Two of the market's most popular income ETFs compared side-by-side. See which one fits your yield strategy.
What this means: Both VIG and VYM fall intoTier 2: Yield Plus. This suggests they share a similar risk profile and volatility expectation.
| Metric | VIG | VYM |
|---|---|---|
| Total Return (1Y) | 12.08% | 13.38% |
| NAV Change (1Y) | 10.50% | 10.85% |
| Max Drawdown | -23.01% | -23.21% |
| Beta | - | 0.82 |
* Returns include dividend reinvestment. Drawdown calculates peak-to-trough decline over trailing 12 months.

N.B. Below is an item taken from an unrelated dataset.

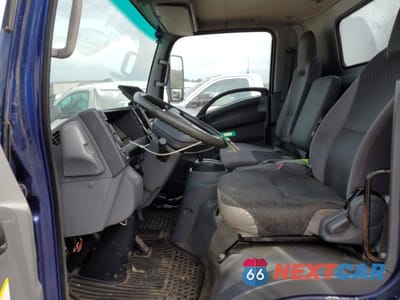 Zdjęcie 7 z 12 samochodu: 2014 ISUZU NPR HD VIN:JALC4W162E7004345 - miniatura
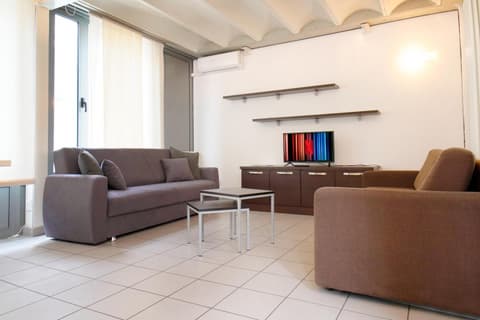 Appartamenti tra Lago e Montagna CASA IDEALE LECCO,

VIG and VYM represent two mature philosophies within the same Vanguard product family — dividend growth versus high current yield. Both are Tier 2 (Yield Plus / Low Risk) on DivAgent's Risk Spectrum, making them appropriate for conservative income investors building a foundation. At roughly 1.6% yield for VIG and 2.3% for VYM, neither is a high-income vehicle in isolation. They're best understood as equity core holdings that happen to generate growing, qualified dividend income — very different from the option-income strategies that dominate yield headlines.

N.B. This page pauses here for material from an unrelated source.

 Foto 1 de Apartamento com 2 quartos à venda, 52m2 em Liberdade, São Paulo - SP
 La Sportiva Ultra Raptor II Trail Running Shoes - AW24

VIG tracks the S&P U.S. Dividend Growers Index, which requires at least 10 consecutive years of dividend increases and then excludes the top 25% highest-yielding stocks (to filter out companies that look cheap because they're in trouble). The result is a quality-first screen — think Johnson & Johnson, Microsoft, Visa. VYM tracks the FTSE High Dividend Yield Index, selecting the highest-yielding half of non-REIT U.S. dividend payers weighted by total dividends. VYM holds more financials, energy, and consumer staples — sectors with naturally high payout ratios.

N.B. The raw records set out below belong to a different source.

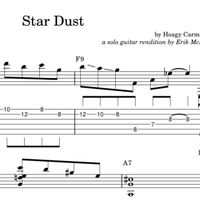 “Star Dust” 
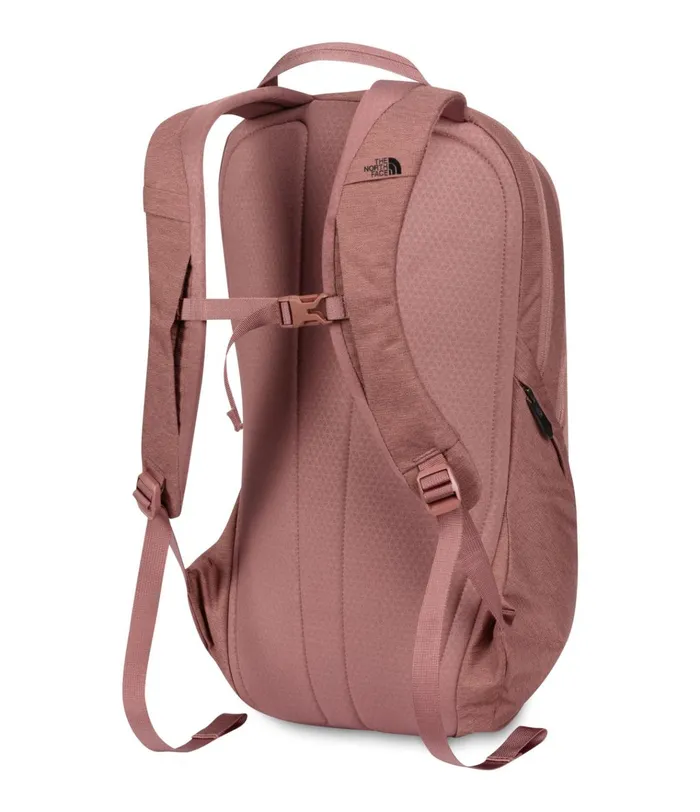 Womens Isabella Backpack Marron Purple Dark Heathertnf Black The North Face Backpacks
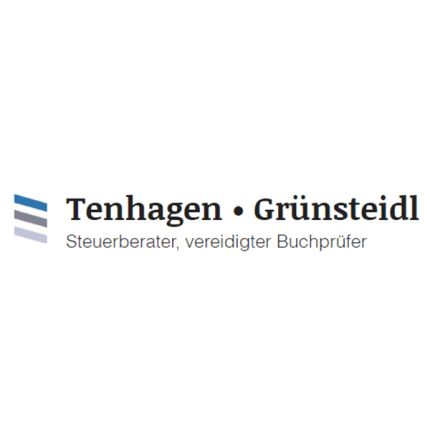 Logo van Tenhagen u. Grünsteidl Steuerberater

VIG intentionally excludes the highest yielders to improve quality — this is why its yield (1.6%) is lower than VYM's (2.3%). The tradeoff is that VIG's holdings tend to grow their dividends faster annually: dividend growers with 10+ year streaks typically raise payouts 6-10% per year. VYM's holdings generate more income now but have more variable dividend growth. Over a 10-year holding period, VIG's income stream can overtake VYM's in absolute dollars per share, while also delivering stronger price appreciation.
Both funds have very low expense ratios — VIG at 0.06% and VYM at 0.06% — making fees a non-factor in the comparison. Portfolio role differs: VIG works best as a long-term compounder in accumulation portfolios or early retirement, where growing income matters more than current yield. VYM works best as a current income generator for investors already in or near retirement who need distributions now and can't wait for dividend growth to compound.